Per me fu importante all’epoca sapere di avere la stima di tutti, della società, dei miei compagni, della mia famiglia soprattutto. Bisogna concentrarsi, lavorare. Mi sentivo di non essere performante come si aspettava il tifoso. Io però cercavo sempre di dare il massimo. Credo che bisogna essere anche un po’ fatalisti. Fai tutto quello che puoi, poi le cose possono anche non riuscire. L’importante è dare tutto. Sono stato anche fortunato ad aver vissuto nell’ordine temporale giusto il tutto: prima le critiche e poi il successo. Se fosse successo il contrario forse a Roma non avrebbero avuto questo ricordo di me.


Si dice che l’ambiente Romano incida in negativo sui risultati della squadra. Alibi o verità?

Roma è un banco di prova duro. E’ una piazza molto esigente non avendo comunque una grande tradizione di vittorie. Quando si arriva vicino a vincere aumenta la tensione ed è difficile tenere sempre la barra dritta. Ci si esalta con poco e ci si deprime con poco.

Cosa pensi dei Friedkin?

Sono stato a Trigoria alcune volte ma non ho avuto modo di conoscerli. Una delle poche cose che ho capito è che hanno intenzioni molto serie nel medio periodo. Tutto quello che fanno ha una logica.


Si è parlato di un tuo ingresso in società: cosa c’è di vero?
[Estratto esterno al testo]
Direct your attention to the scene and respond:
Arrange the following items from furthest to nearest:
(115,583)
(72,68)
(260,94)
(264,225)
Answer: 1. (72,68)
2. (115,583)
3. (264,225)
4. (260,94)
Ogni volta se ne parla, sono cose che non sono sul mio tavolo.


Pensi che nella Roma ci sia bisogno di ex calciatori che hanno giocato in questo club in ruoli dirigenziali?

Molti club hanno figure cosi. Il Milan, l’Inter, il Bologna con DI Vaio. Credo sia più un bisogno del tifoso, delle radio, della stampa, di vedere qualcuno di famiglia all’interno della propria squadra. Questo non vuol dire che sia una cosa buona a prescindere, o che sia negativo non averle.


Ti piace Fonseca?

Fonseca è stato molto bravo ad inserirsi in un ambiente complesso, in un periodo molto particolare. Non c’è molto tempo per lavorare in modo organico con la squadra. E’ sempre molto equilibrato nelle analisi delle partite. Mi sembra che la squadra lo stimi molto.


C’è un’Anima Candida nel calcio di oggi?

Ci sono tanti ragazzi che possono dire tanto in questo calcio, sia da un punto di vista tecnico che umano. Alcuni sono diventati padri da giovani, prendo ad esempio Barella, Pellegrini. Credo ci sia un buon gruppo che si sta facendo valere. Anche tante ragazze nel calcio femminile, se gli si danno le possibilità e gli strumenti anche loro possono fare bene.


Pensi che le società tendano a nascondere “umanamente” i calciatori?

Penso che non vengono adeguatamente valorizzati. Anche nei settori giovanili inserire l’aspetto di crescita umana e psicologica è un investimento che si fa in poche situazioni, ma alla lunga può avere una resa molto più importante di quello che viene considerato. Quando si acquista un calciatore lo spessore umano è sempre una parte marginale rispetto all’aspetto tecnico. E Invece credo abbia un grande peso.